The US is sometimes slow to see the strength of a developing problem and to decide on how its national interests are affected. Its reaction is also constrained by domestic politics, with the President administration distracted by possible hostile reaction from Congress. “Even at the best of times, US attention to the world outside is intermittent”. As a result, problems reach a point when they require forceful action, although the American public is still indifferent to them.

The International Institute for Strategic Studies argues this was the case in two big crises, The Asian financial collapse and the confrontation with Iraq. In Asia, the US did not force concerted action until the collapse of Thailand's economy had brought down some of the other Asian countries, and slowed potential economic recoveries. Iraq’s obstruction of the international inspection teams led to the crises which reached soon boiling-point before being forced to back down.

It sees Washington needing to tread a fine line between acting unilaterally and through international institutions, which in both of these cases had the effect of making remedial actions less clear-cut.

In a global, interdependent world, what does national sovereignty mean? Can Europe dream of becoming a new “power” in classical terms when the very notion of power has been transformed?”
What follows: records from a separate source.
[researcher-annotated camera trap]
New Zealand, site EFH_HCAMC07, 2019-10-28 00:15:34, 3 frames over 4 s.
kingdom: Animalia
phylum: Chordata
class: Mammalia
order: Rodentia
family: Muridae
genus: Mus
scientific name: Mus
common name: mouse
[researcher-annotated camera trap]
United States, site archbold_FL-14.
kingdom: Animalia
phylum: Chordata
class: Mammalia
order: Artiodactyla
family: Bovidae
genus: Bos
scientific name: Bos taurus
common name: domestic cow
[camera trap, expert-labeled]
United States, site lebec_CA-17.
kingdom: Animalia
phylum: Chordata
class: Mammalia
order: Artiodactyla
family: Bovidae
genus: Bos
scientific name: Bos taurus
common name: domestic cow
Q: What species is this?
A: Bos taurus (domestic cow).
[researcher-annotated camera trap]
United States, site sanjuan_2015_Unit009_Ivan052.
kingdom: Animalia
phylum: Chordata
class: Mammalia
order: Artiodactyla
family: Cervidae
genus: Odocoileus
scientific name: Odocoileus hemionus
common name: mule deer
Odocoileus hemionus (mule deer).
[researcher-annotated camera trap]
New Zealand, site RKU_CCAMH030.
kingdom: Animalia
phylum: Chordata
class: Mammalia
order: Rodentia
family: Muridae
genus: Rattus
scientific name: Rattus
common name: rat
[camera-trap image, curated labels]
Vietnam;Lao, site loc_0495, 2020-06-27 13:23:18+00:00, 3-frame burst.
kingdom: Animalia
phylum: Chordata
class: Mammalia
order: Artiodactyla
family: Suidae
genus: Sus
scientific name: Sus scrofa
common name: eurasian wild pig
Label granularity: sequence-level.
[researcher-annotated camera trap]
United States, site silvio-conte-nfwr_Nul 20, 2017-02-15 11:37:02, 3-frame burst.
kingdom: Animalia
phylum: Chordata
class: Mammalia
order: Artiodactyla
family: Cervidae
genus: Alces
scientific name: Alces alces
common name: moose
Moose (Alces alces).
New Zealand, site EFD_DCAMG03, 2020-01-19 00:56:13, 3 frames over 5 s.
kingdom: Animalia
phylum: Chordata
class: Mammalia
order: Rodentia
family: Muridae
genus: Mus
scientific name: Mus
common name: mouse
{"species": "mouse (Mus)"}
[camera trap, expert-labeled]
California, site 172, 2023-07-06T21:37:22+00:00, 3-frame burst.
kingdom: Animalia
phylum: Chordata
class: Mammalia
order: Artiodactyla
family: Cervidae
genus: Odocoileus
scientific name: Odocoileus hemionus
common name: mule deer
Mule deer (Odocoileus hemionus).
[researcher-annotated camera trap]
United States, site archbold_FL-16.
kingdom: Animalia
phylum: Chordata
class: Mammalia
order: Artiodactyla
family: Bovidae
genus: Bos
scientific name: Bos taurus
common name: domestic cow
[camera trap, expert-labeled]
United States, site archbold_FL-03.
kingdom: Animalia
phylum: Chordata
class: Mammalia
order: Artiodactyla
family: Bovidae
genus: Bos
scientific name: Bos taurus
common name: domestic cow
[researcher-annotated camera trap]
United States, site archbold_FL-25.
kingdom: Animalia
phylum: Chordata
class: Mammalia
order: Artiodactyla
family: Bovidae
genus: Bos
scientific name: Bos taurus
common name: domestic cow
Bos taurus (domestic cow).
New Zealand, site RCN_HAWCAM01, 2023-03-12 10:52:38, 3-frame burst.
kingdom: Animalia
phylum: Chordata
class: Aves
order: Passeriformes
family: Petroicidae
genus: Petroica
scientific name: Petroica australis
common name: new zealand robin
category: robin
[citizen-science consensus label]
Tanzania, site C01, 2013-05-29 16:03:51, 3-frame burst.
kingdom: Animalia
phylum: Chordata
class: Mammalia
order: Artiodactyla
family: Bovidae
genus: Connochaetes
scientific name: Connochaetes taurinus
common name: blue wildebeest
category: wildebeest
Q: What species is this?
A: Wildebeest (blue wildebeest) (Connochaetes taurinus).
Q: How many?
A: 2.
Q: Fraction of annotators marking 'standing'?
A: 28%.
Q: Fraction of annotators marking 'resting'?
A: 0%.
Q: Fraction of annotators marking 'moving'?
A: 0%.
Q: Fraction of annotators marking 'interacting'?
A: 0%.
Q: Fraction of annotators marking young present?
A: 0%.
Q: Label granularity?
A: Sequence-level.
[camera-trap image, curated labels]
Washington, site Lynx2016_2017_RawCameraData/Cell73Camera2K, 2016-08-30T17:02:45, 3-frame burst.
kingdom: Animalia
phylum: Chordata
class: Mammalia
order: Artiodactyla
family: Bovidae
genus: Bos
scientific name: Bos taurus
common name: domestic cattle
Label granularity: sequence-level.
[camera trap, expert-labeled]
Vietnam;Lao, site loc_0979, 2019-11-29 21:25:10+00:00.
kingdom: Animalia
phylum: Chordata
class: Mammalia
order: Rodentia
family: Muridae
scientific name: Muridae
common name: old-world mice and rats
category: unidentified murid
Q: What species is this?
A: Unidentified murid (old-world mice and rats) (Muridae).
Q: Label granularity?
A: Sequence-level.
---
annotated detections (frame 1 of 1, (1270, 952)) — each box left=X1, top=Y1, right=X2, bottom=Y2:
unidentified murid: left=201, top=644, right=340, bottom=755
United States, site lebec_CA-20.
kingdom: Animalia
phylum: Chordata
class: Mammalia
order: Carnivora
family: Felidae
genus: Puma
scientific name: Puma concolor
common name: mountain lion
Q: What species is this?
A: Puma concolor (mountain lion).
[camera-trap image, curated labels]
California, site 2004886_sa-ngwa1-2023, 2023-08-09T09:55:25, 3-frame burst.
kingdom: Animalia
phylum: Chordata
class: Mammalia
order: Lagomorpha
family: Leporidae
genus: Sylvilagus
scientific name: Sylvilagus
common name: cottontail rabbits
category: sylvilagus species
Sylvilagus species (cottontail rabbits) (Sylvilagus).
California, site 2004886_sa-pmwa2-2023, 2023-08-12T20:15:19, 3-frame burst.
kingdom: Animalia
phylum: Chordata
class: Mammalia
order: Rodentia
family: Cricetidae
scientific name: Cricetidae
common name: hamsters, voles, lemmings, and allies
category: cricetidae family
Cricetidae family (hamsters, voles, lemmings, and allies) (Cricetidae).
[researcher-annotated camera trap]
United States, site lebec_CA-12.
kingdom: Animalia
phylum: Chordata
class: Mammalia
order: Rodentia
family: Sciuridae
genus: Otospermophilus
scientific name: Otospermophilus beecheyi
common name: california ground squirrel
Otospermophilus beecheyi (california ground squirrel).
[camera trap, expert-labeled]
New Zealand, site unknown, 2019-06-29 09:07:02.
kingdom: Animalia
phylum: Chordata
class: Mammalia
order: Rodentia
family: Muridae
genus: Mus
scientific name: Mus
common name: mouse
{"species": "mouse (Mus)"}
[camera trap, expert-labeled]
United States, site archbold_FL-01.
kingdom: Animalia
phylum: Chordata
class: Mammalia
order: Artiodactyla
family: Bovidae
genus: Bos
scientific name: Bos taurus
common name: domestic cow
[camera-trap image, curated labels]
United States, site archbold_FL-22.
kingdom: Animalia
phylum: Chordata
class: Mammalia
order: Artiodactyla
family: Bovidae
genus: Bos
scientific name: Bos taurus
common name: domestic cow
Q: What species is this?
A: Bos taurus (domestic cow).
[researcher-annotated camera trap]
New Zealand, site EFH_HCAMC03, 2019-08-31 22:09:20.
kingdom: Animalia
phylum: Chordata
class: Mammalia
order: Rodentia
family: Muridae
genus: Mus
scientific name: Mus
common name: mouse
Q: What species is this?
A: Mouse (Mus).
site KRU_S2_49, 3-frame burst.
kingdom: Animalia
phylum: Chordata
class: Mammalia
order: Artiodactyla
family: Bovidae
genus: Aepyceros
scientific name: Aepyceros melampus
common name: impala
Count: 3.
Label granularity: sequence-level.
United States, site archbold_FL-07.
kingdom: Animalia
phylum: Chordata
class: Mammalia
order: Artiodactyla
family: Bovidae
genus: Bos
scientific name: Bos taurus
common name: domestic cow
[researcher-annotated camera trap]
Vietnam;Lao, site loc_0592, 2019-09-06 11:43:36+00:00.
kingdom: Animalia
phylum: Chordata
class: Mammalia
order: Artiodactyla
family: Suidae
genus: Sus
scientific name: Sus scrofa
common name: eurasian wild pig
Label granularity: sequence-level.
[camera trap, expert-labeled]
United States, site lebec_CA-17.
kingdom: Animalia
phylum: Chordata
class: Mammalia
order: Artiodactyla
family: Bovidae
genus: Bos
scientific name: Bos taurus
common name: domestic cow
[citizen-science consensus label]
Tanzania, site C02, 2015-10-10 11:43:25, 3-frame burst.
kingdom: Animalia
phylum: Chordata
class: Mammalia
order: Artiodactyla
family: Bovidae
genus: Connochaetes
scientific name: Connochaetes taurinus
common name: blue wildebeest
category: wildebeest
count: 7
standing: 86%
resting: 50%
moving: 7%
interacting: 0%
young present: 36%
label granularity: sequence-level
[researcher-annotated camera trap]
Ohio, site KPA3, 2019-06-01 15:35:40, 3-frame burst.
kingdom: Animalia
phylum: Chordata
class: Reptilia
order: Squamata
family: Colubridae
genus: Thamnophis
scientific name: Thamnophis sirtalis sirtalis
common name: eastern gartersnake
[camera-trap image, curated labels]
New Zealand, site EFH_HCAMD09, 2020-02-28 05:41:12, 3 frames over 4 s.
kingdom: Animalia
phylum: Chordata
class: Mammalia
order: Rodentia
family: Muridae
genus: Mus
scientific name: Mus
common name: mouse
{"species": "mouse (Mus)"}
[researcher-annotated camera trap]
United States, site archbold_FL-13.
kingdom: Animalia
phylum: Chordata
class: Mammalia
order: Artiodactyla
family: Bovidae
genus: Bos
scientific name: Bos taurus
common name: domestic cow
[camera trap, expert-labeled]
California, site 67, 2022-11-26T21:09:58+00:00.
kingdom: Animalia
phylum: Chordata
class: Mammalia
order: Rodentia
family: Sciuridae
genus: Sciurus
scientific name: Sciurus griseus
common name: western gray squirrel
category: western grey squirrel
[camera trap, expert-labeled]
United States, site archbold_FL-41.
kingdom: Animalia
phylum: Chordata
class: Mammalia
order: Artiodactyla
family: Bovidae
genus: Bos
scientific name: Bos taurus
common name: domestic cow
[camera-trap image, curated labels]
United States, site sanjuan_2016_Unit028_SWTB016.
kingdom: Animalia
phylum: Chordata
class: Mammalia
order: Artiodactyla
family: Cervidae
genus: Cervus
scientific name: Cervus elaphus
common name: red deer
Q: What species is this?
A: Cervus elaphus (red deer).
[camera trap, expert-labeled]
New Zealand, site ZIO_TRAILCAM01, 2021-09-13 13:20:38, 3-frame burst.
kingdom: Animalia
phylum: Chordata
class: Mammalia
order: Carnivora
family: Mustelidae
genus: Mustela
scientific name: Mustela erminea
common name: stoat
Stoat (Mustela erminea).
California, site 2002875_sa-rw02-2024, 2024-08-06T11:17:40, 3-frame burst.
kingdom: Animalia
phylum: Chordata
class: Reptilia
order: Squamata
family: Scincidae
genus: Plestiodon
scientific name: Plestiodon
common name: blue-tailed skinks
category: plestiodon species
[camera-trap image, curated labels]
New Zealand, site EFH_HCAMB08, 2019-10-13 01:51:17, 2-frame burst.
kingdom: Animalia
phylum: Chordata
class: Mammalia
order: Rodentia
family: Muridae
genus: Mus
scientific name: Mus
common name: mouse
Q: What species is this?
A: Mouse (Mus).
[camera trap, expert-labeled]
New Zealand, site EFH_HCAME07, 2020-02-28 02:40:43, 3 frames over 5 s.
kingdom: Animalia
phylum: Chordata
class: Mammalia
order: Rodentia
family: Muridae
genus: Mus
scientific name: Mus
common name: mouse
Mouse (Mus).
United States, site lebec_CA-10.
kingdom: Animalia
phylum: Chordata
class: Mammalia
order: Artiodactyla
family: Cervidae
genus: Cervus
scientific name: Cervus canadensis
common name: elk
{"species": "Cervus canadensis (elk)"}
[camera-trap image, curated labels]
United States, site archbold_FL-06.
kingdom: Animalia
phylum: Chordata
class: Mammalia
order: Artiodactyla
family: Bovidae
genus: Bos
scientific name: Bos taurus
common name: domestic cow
Even in terms of security, the notion of sovereignty does not fully correspond to the reality of a Europe whose main guarantor is the US (through NATO). Often Europeans wait for US initiatives. What is the meaning of sovereignty when it is not accompanied by independent responsibility?

Meanwhile, Europe will be forced to redefine the meanings of sovereignty and identity in the absence of a clear geographic definition of itself. The Union will continue to move forward with monetary union believing, righty, that there is light, not at the end of the tunnel, but in the process itself.